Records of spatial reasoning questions
○ ○ ○

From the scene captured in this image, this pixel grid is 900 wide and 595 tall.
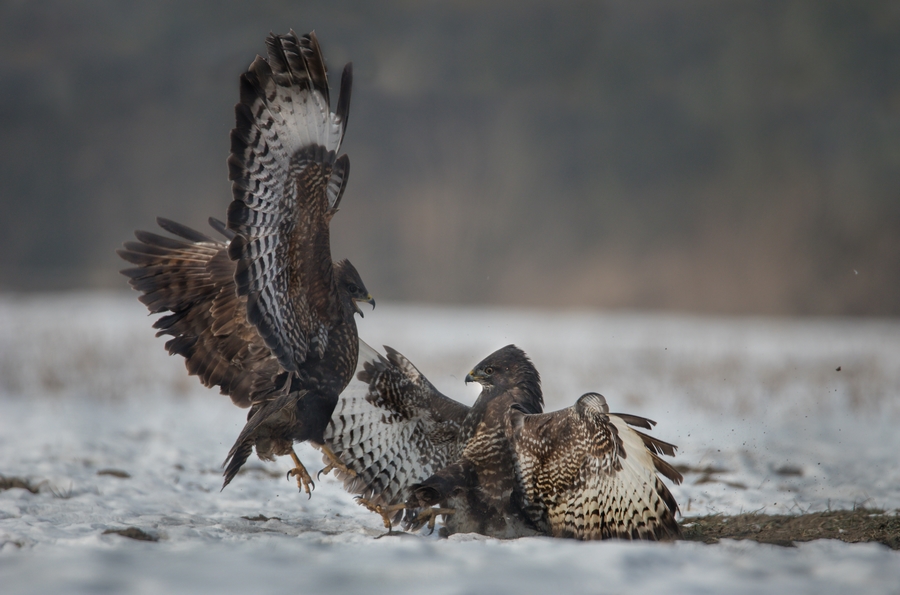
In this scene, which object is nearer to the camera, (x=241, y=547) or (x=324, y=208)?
(x=241, y=547)

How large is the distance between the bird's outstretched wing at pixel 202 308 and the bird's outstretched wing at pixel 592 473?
1.66 metres

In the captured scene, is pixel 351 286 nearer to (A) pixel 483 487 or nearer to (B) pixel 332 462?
(B) pixel 332 462

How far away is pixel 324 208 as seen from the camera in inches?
142

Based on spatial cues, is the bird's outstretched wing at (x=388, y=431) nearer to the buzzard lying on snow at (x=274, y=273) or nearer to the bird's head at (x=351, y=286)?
the buzzard lying on snow at (x=274, y=273)

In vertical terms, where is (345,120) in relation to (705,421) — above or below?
above

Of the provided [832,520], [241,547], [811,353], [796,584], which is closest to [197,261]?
[241,547]

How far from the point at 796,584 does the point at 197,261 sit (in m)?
3.51

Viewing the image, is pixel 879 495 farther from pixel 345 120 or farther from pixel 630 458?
pixel 345 120

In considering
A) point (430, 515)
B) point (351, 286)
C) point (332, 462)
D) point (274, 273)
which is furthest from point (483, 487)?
point (274, 273)

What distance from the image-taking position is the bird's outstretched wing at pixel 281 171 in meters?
3.46

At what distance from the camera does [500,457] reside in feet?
12.6

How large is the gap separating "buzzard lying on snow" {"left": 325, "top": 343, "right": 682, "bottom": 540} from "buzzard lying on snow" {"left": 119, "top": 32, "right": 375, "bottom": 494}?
367 millimetres

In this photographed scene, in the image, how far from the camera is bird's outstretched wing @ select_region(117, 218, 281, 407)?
431cm

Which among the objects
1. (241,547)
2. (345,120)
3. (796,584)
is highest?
(345,120)
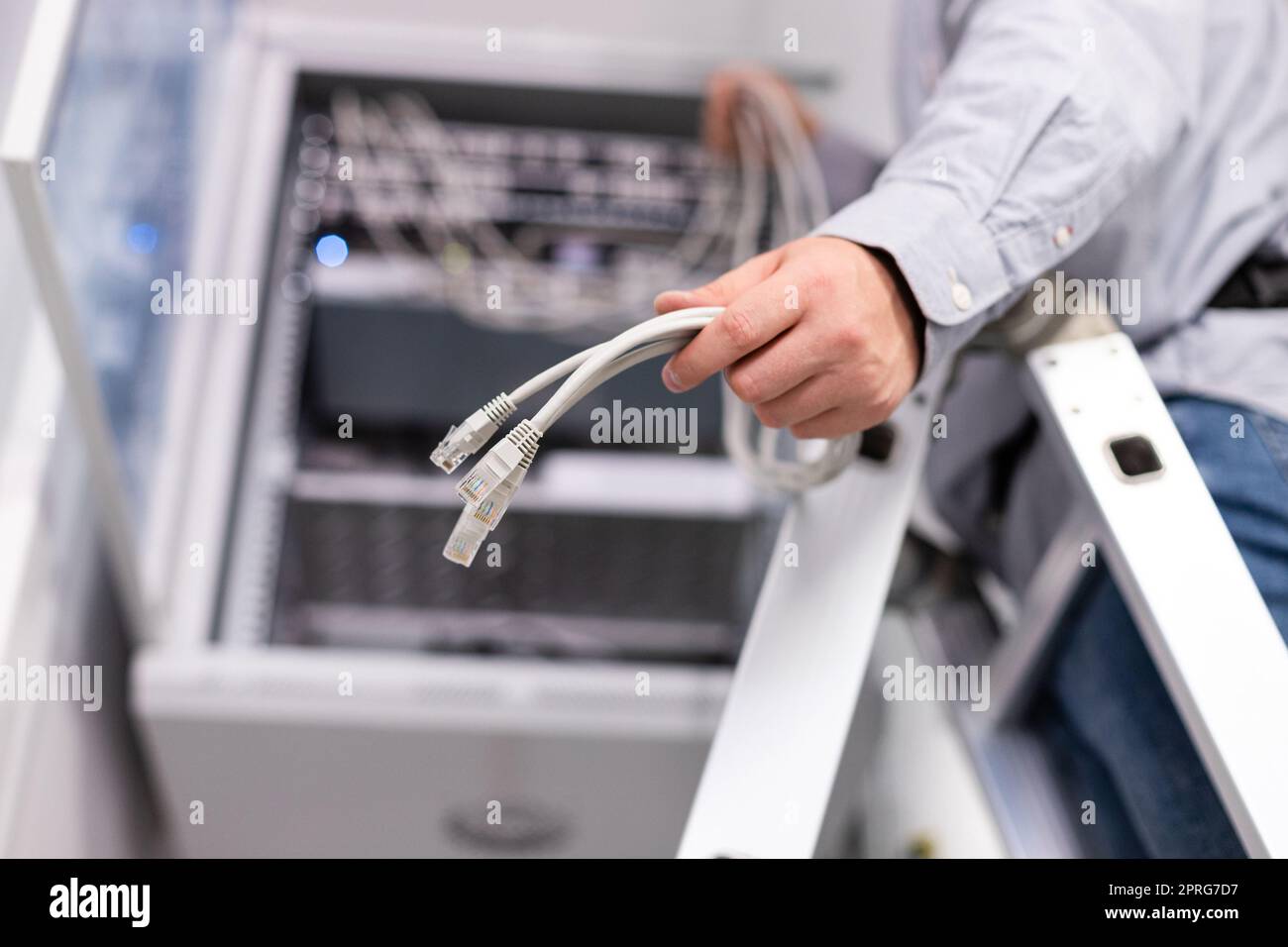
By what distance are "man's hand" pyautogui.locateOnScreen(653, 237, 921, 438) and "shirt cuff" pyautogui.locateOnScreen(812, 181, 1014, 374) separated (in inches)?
0.5

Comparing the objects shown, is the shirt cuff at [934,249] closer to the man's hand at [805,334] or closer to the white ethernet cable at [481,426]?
the man's hand at [805,334]

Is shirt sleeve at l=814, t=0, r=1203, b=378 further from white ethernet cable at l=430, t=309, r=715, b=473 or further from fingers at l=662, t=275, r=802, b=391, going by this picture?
white ethernet cable at l=430, t=309, r=715, b=473

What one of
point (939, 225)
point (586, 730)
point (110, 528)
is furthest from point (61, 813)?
point (939, 225)

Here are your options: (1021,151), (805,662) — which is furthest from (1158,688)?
(1021,151)

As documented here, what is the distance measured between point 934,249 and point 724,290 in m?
0.11

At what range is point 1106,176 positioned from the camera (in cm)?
64

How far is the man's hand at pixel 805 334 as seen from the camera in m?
0.54

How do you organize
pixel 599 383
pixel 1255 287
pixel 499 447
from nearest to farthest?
1. pixel 499 447
2. pixel 599 383
3. pixel 1255 287

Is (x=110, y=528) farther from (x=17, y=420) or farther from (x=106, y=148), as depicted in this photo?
(x=106, y=148)

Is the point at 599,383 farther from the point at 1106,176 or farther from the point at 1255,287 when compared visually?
the point at 1255,287

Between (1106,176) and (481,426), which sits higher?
(1106,176)

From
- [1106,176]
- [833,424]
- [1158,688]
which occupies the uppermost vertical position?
[1106,176]

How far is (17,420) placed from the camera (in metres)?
0.97

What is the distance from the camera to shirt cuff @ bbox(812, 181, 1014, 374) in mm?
577
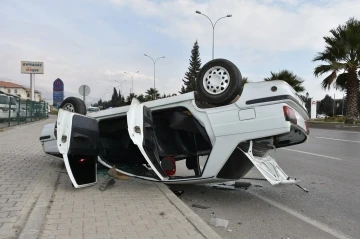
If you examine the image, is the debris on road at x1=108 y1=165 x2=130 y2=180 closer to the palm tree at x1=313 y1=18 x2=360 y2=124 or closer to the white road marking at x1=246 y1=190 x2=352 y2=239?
the white road marking at x1=246 y1=190 x2=352 y2=239

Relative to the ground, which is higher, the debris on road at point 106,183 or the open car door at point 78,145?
the open car door at point 78,145

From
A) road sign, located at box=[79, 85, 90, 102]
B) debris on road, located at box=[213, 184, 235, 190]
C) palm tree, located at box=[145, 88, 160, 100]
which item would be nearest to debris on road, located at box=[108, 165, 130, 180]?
debris on road, located at box=[213, 184, 235, 190]

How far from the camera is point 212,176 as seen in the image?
5.23m

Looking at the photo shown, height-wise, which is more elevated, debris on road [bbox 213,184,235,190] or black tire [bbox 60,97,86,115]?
black tire [bbox 60,97,86,115]

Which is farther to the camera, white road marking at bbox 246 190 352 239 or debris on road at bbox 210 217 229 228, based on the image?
debris on road at bbox 210 217 229 228

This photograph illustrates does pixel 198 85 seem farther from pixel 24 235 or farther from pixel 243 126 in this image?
pixel 24 235

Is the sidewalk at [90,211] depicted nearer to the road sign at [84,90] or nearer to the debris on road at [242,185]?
the debris on road at [242,185]

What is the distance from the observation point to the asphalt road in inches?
171

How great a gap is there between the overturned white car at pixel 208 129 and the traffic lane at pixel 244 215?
422 millimetres

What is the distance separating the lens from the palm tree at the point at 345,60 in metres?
27.0

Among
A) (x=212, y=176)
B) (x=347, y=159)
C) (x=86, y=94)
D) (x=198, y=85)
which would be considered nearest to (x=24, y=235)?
(x=212, y=176)

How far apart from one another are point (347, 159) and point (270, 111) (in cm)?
642

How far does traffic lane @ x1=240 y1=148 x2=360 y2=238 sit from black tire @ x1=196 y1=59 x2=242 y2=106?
6.20ft

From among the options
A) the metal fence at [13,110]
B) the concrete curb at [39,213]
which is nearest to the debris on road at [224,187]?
the concrete curb at [39,213]
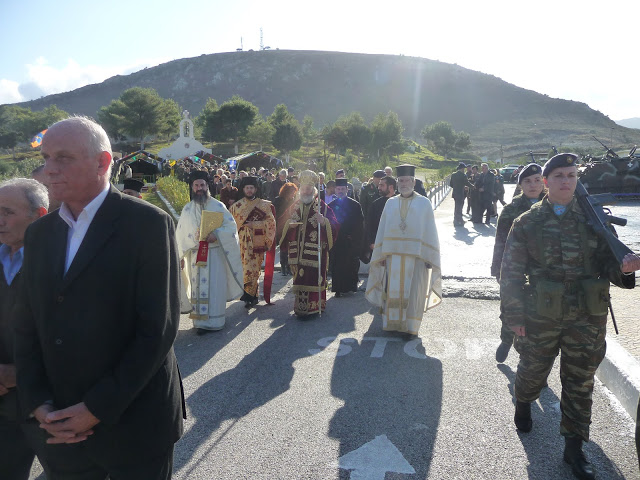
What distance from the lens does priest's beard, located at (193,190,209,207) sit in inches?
270

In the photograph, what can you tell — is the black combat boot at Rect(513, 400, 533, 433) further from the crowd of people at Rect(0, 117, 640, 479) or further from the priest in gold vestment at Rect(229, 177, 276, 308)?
the priest in gold vestment at Rect(229, 177, 276, 308)

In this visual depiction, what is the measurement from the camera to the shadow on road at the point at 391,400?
3.71 metres

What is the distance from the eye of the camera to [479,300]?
7715 millimetres

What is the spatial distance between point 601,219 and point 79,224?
3080 mm

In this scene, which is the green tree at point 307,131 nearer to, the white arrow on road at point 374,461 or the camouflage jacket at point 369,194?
the camouflage jacket at point 369,194

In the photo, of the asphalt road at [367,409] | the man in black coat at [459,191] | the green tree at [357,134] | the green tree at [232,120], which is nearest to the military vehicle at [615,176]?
the man in black coat at [459,191]

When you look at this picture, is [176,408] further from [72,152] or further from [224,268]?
[224,268]

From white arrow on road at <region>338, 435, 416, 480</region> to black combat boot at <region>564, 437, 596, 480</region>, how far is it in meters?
0.98

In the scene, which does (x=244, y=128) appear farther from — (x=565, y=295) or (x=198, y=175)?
(x=565, y=295)

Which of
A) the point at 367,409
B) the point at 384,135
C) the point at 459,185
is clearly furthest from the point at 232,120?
the point at 367,409

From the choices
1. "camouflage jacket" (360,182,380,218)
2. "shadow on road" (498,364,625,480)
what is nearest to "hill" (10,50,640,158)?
"camouflage jacket" (360,182,380,218)

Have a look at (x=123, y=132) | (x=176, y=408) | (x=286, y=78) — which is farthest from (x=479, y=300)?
(x=286, y=78)

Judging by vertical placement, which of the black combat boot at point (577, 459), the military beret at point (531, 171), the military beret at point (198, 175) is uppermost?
the military beret at point (531, 171)

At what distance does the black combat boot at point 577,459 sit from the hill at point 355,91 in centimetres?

○ ○ ○

> _Problem_:
Copy every line of the entries above word for word, leaving out the pictures.

> _Task result_:
From the scene captured in this image, this pixel grid is 900 wide and 595 tall.
In this scene, which object is nearer to the camera, (x=241, y=547) or (x=324, y=208)?
(x=241, y=547)

How large is the distance between the bird's outstretched wing at pixel 202 308 and the bird's outstretched wing at pixel 592 473?
1.66 metres

In the captured scene, is pixel 351 286 nearer to (A) pixel 483 487 or nearer to (B) pixel 332 462?
(B) pixel 332 462

How far away is pixel 324 208 as seen from the camera in inches?
142

Based on spatial cues, is the bird's outstretched wing at (x=388, y=431) nearer to the buzzard lying on snow at (x=274, y=273) or nearer to the bird's head at (x=351, y=286)?
the buzzard lying on snow at (x=274, y=273)

In vertical terms, where is (345,120) in relation to (705,421) — above or below?
above

Of the provided [832,520], [241,547], [811,353], [796,584], which is closest to [197,261]?
[241,547]

How far from the point at 796,584 does the point at 197,261 sit (in m)?
3.51

Viewing the image, is pixel 879 495 farther from pixel 345 120 or farther from pixel 630 458?
pixel 345 120

In considering
A) point (430, 515)
B) point (351, 286)
C) point (332, 462)
D) point (274, 273)
which is furthest from point (483, 487)?
point (274, 273)

What distance from the image-taking position is the bird's outstretched wing at pixel 281 171 in meters?
3.46

At what distance from the camera does [500,457] reside in feet?
12.6

How large is the gap separating "buzzard lying on snow" {"left": 325, "top": 343, "right": 682, "bottom": 540} from "buzzard lying on snow" {"left": 119, "top": 32, "right": 375, "bottom": 494}?
367 millimetres

In this photographed scene, in the image, how far from the camera is bird's outstretched wing @ select_region(117, 218, 281, 407)?
431cm

Which among the objects
1. (241,547)
2. (345,120)
3. (796,584)
is highest?
(345,120)
By what distance are "man's hand" pyautogui.locateOnScreen(653, 237, 921, 438) and "shirt cuff" pyautogui.locateOnScreen(812, 181, 1014, 374) separated (in inches)?
0.5

Comparing the objects shown, is the shirt cuff at [934,249] closer to the man's hand at [805,334] or closer to the white ethernet cable at [481,426]?
the man's hand at [805,334]

Is shirt sleeve at l=814, t=0, r=1203, b=378 further from white ethernet cable at l=430, t=309, r=715, b=473 or further from fingers at l=662, t=275, r=802, b=391, going by this picture?
white ethernet cable at l=430, t=309, r=715, b=473

What one of
point (939, 225)
point (586, 730)
point (110, 528)
is furthest from point (61, 813)?
point (939, 225)

Here are your options: (1021,151), (805,662) — which is furthest from (1158,688)?
(1021,151)

As documented here, what is the distance measured between point 934,249 and point 724,290 in m?
0.11

At what range is point 1106,176 positioned from the camera (in cm)?
64

How far is the man's hand at pixel 805 334 as seen from the camera in m?
0.54

How do you organize
pixel 599 383
pixel 1255 287
pixel 499 447
from nearest to farthest?
1. pixel 499 447
2. pixel 599 383
3. pixel 1255 287

Is (x=110, y=528) farther from (x=17, y=420) or farther from (x=106, y=148), as depicted in this photo?
(x=106, y=148)

Is the point at 599,383 farther from the point at 1106,176 or farther from the point at 1255,287 when compared visually?
the point at 1255,287

Between (1106,176) and (481,426), which sits higher?
(1106,176)

From
- [1106,176]
- [833,424]
- [1158,688]
which occupies the uppermost vertical position?
[1106,176]

How far is (17,420) placed from the camera (in metres)?
0.97

What is the distance from the camera to shirt cuff @ bbox(812, 181, 1014, 374) in mm?
577
If you examine the image, is the debris on road at x1=108 y1=165 x2=130 y2=180 closer to the palm tree at x1=313 y1=18 x2=360 y2=124 or closer to the white road marking at x1=246 y1=190 x2=352 y2=239?
the white road marking at x1=246 y1=190 x2=352 y2=239

Relative to the ground, which is higher, the debris on road at point 106,183 or the open car door at point 78,145?
the open car door at point 78,145

From
A) road sign, located at box=[79, 85, 90, 102]
B) debris on road, located at box=[213, 184, 235, 190]
C) palm tree, located at box=[145, 88, 160, 100]
which item would be nearest to debris on road, located at box=[108, 165, 130, 180]?
debris on road, located at box=[213, 184, 235, 190]

How far from the camera is point 212,176 as seen in the image?
5.23m

Looking at the photo shown, height-wise, which is more elevated, debris on road [bbox 213,184,235,190] or black tire [bbox 60,97,86,115]?
black tire [bbox 60,97,86,115]

Which is farther to the camera, white road marking at bbox 246 190 352 239 or debris on road at bbox 210 217 229 228, based on the image?
debris on road at bbox 210 217 229 228

This photograph illustrates does pixel 198 85 seem farther from pixel 24 235 or farther from pixel 243 126 in this image?
pixel 24 235

Is the sidewalk at [90,211] depicted nearer to the road sign at [84,90] or nearer to the debris on road at [242,185]?
the debris on road at [242,185]

What is the distance from the observation point to the asphalt road in inches?
171

How great a gap is there between the overturned white car at pixel 208 129 and the traffic lane at pixel 244 215?
422 millimetres

What is the distance separating the lens from the palm tree at the point at 345,60 in metres?
27.0

Among
A) (x=212, y=176)
B) (x=347, y=159)
C) (x=86, y=94)
D) (x=198, y=85)
which would be considered nearest to (x=24, y=235)?
(x=212, y=176)

How far apart from one another are point (347, 159) and point (270, 111) (in cm)?
642

How far does traffic lane @ x1=240 y1=148 x2=360 y2=238 sit from black tire @ x1=196 y1=59 x2=242 y2=106?
6.20ft

From among the options
A) the metal fence at [13,110]
B) the concrete curb at [39,213]
which is nearest to the debris on road at [224,187]?
the concrete curb at [39,213]
What distance from the lens does priest's beard, located at (193,190,209,207) sit in inches?
270

In the photograph, what can you tell — is the black combat boot at Rect(513, 400, 533, 433) further from the crowd of people at Rect(0, 117, 640, 479) or further from the priest in gold vestment at Rect(229, 177, 276, 308)?
the priest in gold vestment at Rect(229, 177, 276, 308)

In this visual depiction, what is the measurement from the camera to the shadow on road at the point at 391,400?
3.71 metres

What is the distance from the eye of the camera to [479,300]?
7715 millimetres

What is the spatial distance between point 601,219 and point 79,224?
3080 mm

In this scene, which is the green tree at point 307,131 nearer to, the white arrow on road at point 374,461 or the camouflage jacket at point 369,194?
the camouflage jacket at point 369,194

In the photo, of the asphalt road at [367,409] | the man in black coat at [459,191] | the green tree at [357,134] | the green tree at [232,120], which is nearest to the military vehicle at [615,176]?
the man in black coat at [459,191]

When you look at this picture, is [176,408] further from [72,152] or further from [224,268]?
[224,268]

From white arrow on road at <region>338, 435, 416, 480</region> to black combat boot at <region>564, 437, 596, 480</region>, how far is it in meters?
0.98

In the scene, which does (x=244, y=128) appear farther from — (x=565, y=295) or (x=198, y=175)?
(x=565, y=295)

Which of
A) the point at 367,409
B) the point at 384,135
C) the point at 459,185
is clearly furthest from the point at 232,120?
the point at 367,409

From the choices
1. "camouflage jacket" (360,182,380,218)
2. "shadow on road" (498,364,625,480)
what is nearest to "hill" (10,50,640,158)?
"camouflage jacket" (360,182,380,218)

Have a look at (x=123, y=132) | (x=176, y=408) | (x=286, y=78) — which is farthest from (x=479, y=300)?
(x=286, y=78)

Judging by vertical placement, which of the black combat boot at point (577, 459), the military beret at point (531, 171), the military beret at point (198, 175) is uppermost?
the military beret at point (531, 171)

At what distance does the black combat boot at point 577,459 sit from the hill at point 355,91 in centimetres?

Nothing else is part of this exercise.